Кроме того, выяснилось, что работники Учреждения, как и
простые смертные, отправляют естественные потребности по нескольку раз в день.
Причем эти самые потребности у них почему-то возникают у каждого в разное
время. Еще ничего, когда Нюра на месте. Пока Чонкин водит очередного желающего,
Нюра сторожит остальных. Но когда Нюры нет или когда она спит, другие могут
сбежать, хотя руки у каждого связаны. Сперва Чонкин выводил всех сразу каждый
раз, потом придумал способ иной. Нашел на сеновале старый ошейник, привязал к
нему крепкую веревку. Проблема была решена окончательно и бесповоротно. Хочешь
по нужде, подставляй шею и будь свободен в пределах длины веревки.

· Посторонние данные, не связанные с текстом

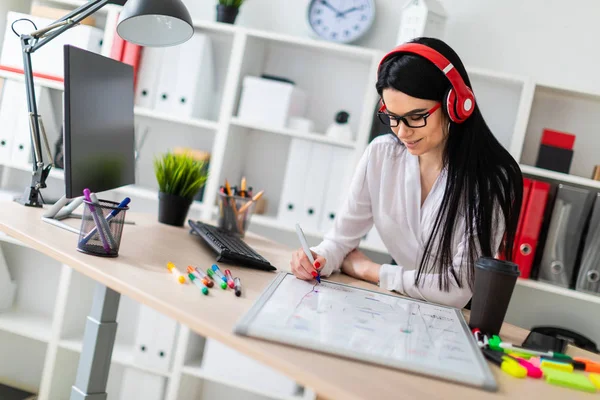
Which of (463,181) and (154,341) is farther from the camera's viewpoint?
(154,341)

Тем более
что зимняя уборная находится тут же, на скотном дворе, отделенная от основной
части избы узеньким коридором. (Потом свидетели показывали, что, как, бывало,
ни заглянешь в окно, всегда видишь одну картину: Чонкин сидит на табуретке
возле полуоткрытой двери, в одной руке держит оружие, в другой – намотанная на
запястье и натянутая веревка.)
Но тут возникла новая трудность. И без того скудный запас
Нюриных продуктов резко пошел на убыль. Оказалось, что работники Учреждения и
поесть любят не меньше всех остальных групп населения. Нюра поначалу стойко
переносила все тяготы и лишения воинской службы, но однажды все же не
выдержала.
Однажды в обычное время она вернулась домой. Солнце
клонилось к закату, но до вечера было еще далеко. Чонкин с винтовкой в руках
сидел, как всегда, на табуретке возле двери, прислонившись спиной к косяку и
вытянув ноги. Пленники располагались на своем месте в углу. Четверо на полу
резались в дурака, пятый ждал очереди, двое спали, разделив подложенный под
головы старый Нюрин ватник, восьмой сидел на лавке и тоскливо смотрел в окно,
за которым были речка, лес и свобода.
Никто, кроме Чонкина, не обратил на Нюру никакого внимания.
Но и Чонкин ничего не сказал ей, а только поднял голову и посмотрел на Нюру
долгим сочувственным взглядом. Она молча бросила сумку к порогу и, переступив
через вытянутые ноги Чонкина, сунулась в печку, достала чугунок, а в нем всего
одна картошина, и та в мундире. Нюра повертела эту картошину в руке и,
зашвырнув в дальний угол, заплакала. Это тоже никого не удивило, только капитан
Миляга, сидевший к Нюре спиной, не желая оборачиваться, спросил Свинцова:
– Что там происходит?
– Баба плачет, – сказал Свинцов, с некоторой даже как будто
жалостью глянув на Нюру.
– А чего она плачет?
– Жрать хочет, – хмуро сказал Свинцов.
– Ничего, – сбрасывая бубнового валета, пообещал капитан, –
скоро накормим.
– Уж это да. – Свинцов бросил карты и пошел в угол.
– Ты чего? – удивился капитан.
– Хватит, – сказал Свинцов, – наигрался.
Он расстелил на полу шинель, лег на спину и уставился в
потолок. Последнее время в дремучей душе Свинцова медленно просыпалось какое-то
смутное чувство, которое угнетало его и тревожило.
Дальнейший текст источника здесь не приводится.